_Exercise_.
Would you repeat word for word the lines of the listing that follows, from the one with "Segna il fondo" up to and including the one with "3640 18th Ave - Photo 19", and leave out the images?

_Provided records_.
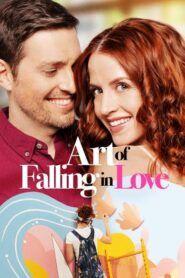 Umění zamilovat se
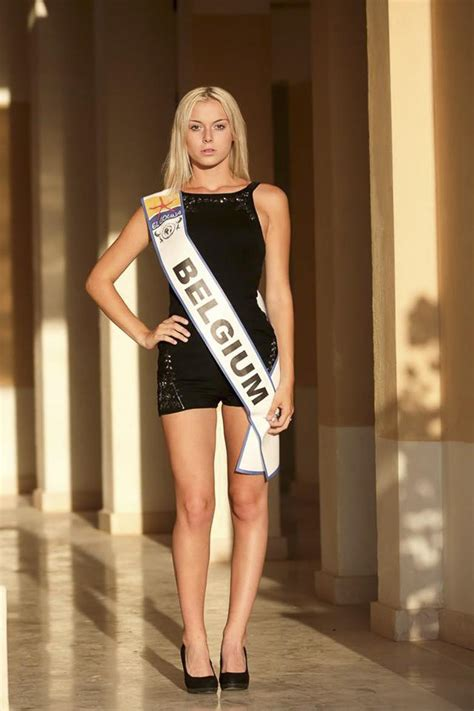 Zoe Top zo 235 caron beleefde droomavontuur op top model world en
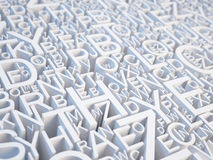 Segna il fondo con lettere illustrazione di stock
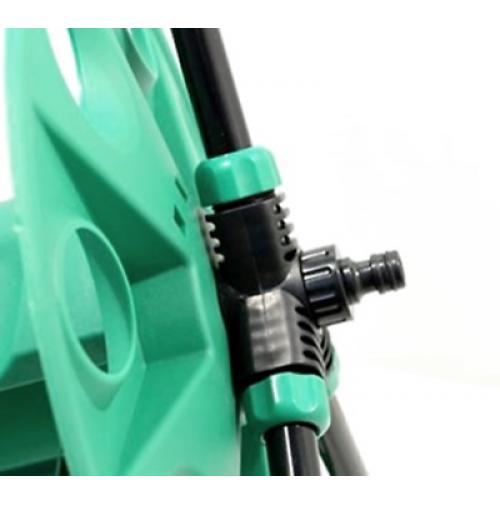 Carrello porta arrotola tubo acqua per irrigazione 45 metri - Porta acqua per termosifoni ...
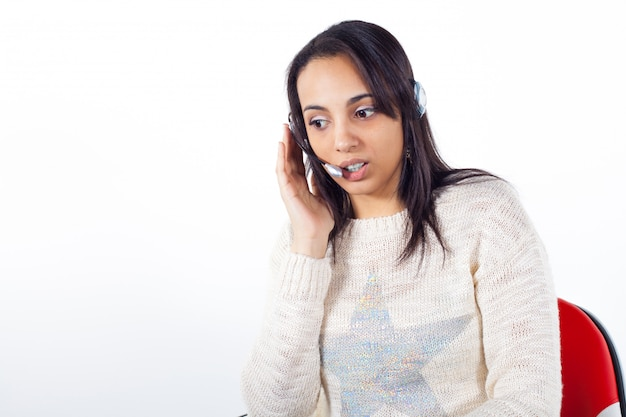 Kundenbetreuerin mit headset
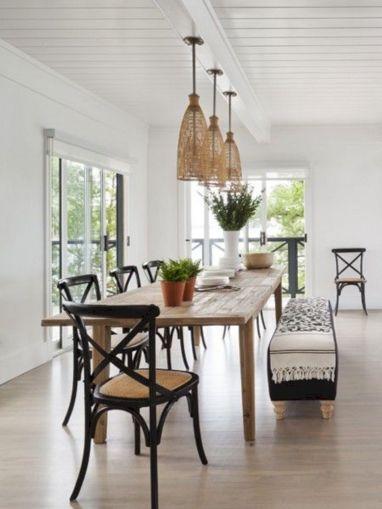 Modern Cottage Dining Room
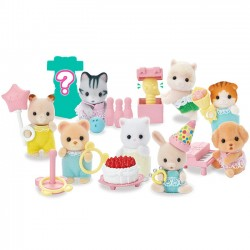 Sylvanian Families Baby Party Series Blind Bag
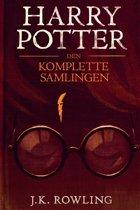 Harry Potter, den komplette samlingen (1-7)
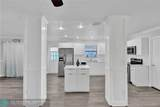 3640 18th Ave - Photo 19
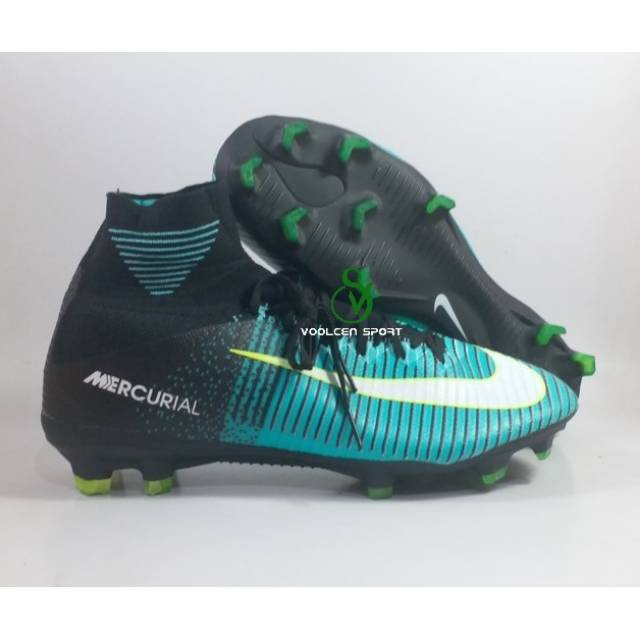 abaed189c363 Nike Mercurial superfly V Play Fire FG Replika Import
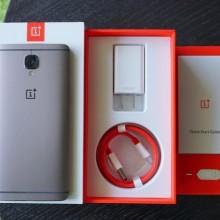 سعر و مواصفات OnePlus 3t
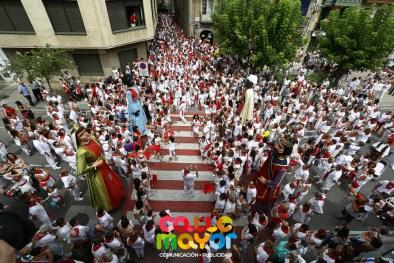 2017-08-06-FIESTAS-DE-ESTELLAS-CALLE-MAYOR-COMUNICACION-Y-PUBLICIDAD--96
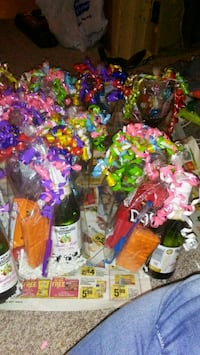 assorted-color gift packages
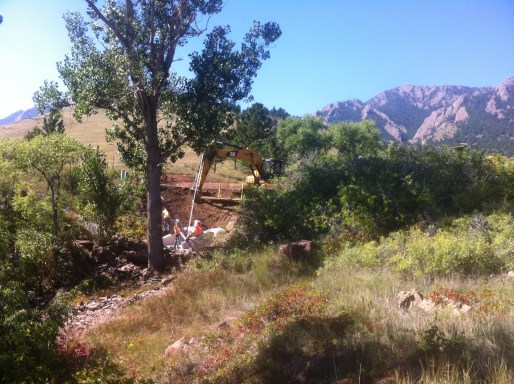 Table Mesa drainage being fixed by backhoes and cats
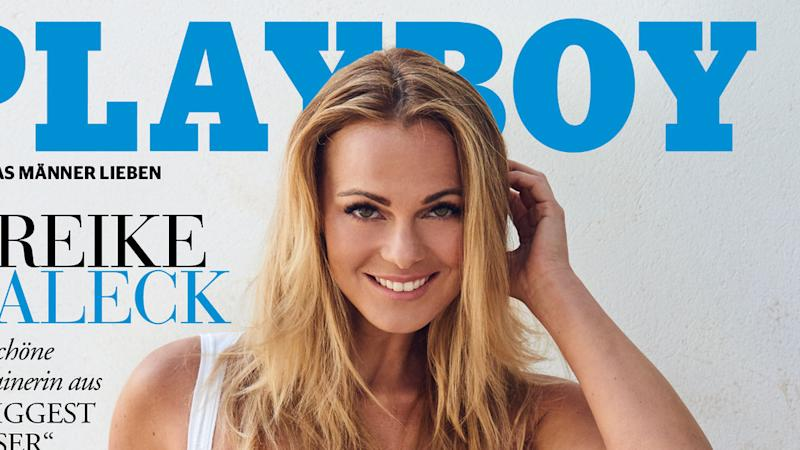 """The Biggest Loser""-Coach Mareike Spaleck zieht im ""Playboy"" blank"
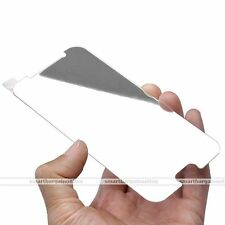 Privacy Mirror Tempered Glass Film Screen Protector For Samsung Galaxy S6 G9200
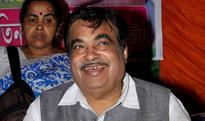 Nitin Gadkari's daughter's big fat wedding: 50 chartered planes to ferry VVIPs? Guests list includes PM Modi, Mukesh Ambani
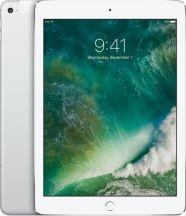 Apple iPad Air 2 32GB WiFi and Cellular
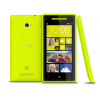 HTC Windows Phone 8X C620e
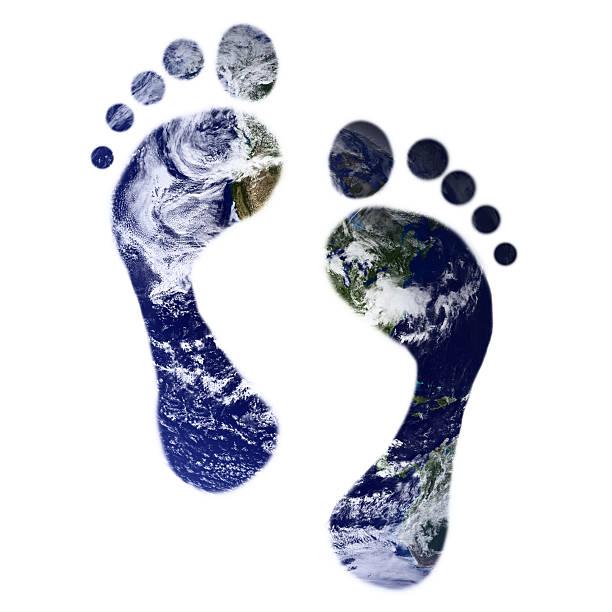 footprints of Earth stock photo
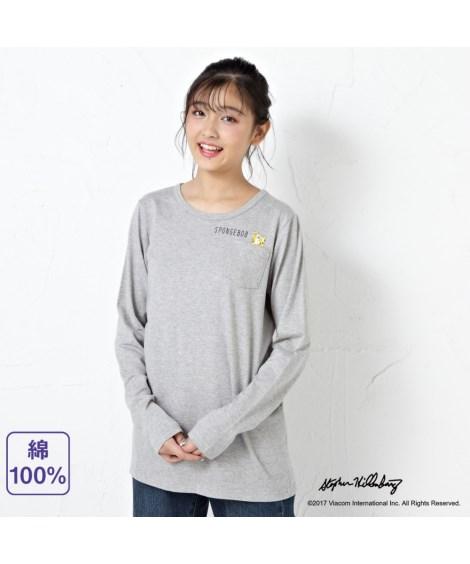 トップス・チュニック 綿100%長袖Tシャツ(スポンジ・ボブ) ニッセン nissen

_Output below_.
 Segna il fondo con lettere illustrazione di stock
 Carrello porta arrotola tubo acqua per irrigazione 45 metri - Porta acqua per termosifoni ...
 Kundenbetreuerin mit headset
 Modern Cottage Dining Room
 Sylvanian Families Baby Party Series Blind Bag
 Harry Potter, den komplette samlingen (1-7)
 3640 18th Ave - Photo 19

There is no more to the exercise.